Disinformation as a tactic is not solely linked to state-sponsored organisations and has been used to create incredible influence by non-state actors. QAnon, a right wing-conspiracy theory spread on the internet, suggested that there was a group of democrats involved in the trafficking and abuse of children, and that Donald Trump was villainised because of his attempts to stop them. Joan Donovan, a disinformation researcher, suggests that the ideas have seen a growth in interest and dedication to them despite being false. At the Capitol riots on January 6th people were spotted with QAnon banners, and adherents to the conspiracy theory were among those who stormed the Capitol. Jake Angeli, the man pictured in the infamous shaman outfit at the riot, was a leading promoter of the conspiracy theory. The Soufan Centre reported that Russia’s disinformation machine, as well as China’s and Iran’s, work to amplify conspiracy theories spread by QAnon, highlighting the negative influence that could come from a non-state terrorist organisation’s disinformation being amplified by a state actor. In the 2016 Brexit campaign disinformation was used by Vote Leave, the official campaign to leave the EU, over Turkey’s potential entry into the EU to garner support for their side of the referendum. This disinformation, created by politicians and officials, was then further spread by non-state actors to impact the decisions of the general public. Disinformation is a cyclical weapon of terror, able to be utilised by both state and non-state actors who are fighting for the same goal.

At the dawn of the of the millennium many academics and the terror industry prophesied about the future of terror tactics, they tend to focus on the threat of CBRN (chemical, biological, radiological, and nuclear) weapons. The September 1999 US Commission on National Security warned of terrorist use of weapons of mass destruction, former US President Barack Obama said that the Islamic State using nuclear weapons was “one of the greatest threats to global security”, and more recently the UN claimed that the threat of a terror group using nuclear material was a “serious threat” to international security. In 1997, Hoffman said that there were “compelling new motives” that would lead to terrorist organisations perhaps using CBRN weapons. Silke notes that the amount of research dedicated to CBRN weapons has doubled since 9/11, and that prior to 9/11 six times more research was conducted on CBRN tactics than suicide tactics. Non-state terror groups have been able to use CBR weapons with over 200 attacks occurring between in the last 10 years but so far none have been able to develop the deadliest weapons on that list, nuclear armaments.

However, we have seen that non-state actors have had a much easier time handling disinformation.

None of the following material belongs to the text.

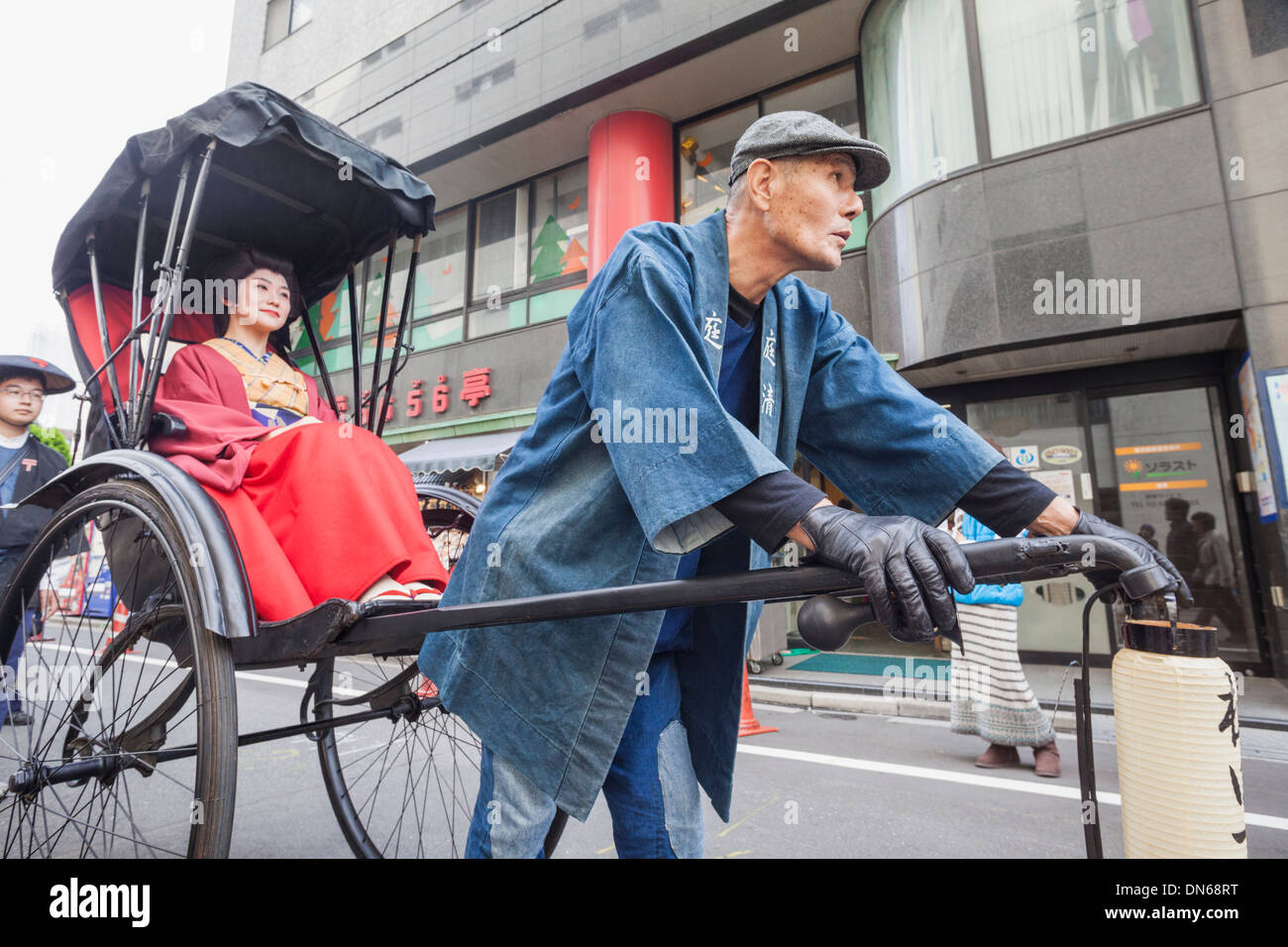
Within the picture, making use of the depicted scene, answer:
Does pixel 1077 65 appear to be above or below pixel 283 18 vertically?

It might be near impossible for a terrorist group to get their hands on a nuclear weapon, but it is certainly possible for them to develop an organisation like the Internet Research Agency or to co-opt the disinformation campaigns of state actors for their own aims. A few dozen writers, computers, and knowledge of the hot-button issues is all it takes to create and spread disinformation. From there, disinformation can spread rapidly, further societal division, and have real influences on politics and society. When the public imagines destruction at the hands of a terror organisation, they think bombings and shootings, designed to provoke and polarise. Nefarious, invisible tactics that exploit socio-political biases that already exist within our countries are equally provocative and polarising.

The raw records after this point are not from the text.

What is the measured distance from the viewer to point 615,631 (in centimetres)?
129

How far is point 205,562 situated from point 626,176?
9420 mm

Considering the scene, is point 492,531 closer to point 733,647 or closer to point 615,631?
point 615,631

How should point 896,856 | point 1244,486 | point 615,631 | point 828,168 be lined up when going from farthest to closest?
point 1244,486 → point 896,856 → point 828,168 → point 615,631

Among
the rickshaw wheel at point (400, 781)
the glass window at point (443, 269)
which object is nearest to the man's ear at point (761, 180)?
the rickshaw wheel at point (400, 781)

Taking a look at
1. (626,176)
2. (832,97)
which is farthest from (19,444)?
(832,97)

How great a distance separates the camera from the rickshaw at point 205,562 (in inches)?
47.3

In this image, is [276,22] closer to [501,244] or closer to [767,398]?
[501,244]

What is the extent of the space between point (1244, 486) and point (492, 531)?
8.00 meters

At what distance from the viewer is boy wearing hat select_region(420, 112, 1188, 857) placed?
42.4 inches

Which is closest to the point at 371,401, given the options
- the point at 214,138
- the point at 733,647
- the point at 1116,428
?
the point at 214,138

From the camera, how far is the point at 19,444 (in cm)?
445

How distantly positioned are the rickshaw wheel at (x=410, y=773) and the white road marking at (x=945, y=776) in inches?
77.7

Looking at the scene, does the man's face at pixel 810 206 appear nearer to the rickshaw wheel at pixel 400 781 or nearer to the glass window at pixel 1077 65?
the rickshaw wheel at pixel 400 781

Disinformation has already proven to be a reliable and powerful weapon in the hands of state actors. A concentrated attempt by QAnon has led to historical political turmoil on US soil. As the world we live in becomes increasingly digital and connected, it is worth considering whether society will face more damage from a ‘traditional’ terror attack, or from a terrorist organization running a targeted disinformation campaign that exploits our biases, radicalises our citizens, and pushes our political system to its breaking point.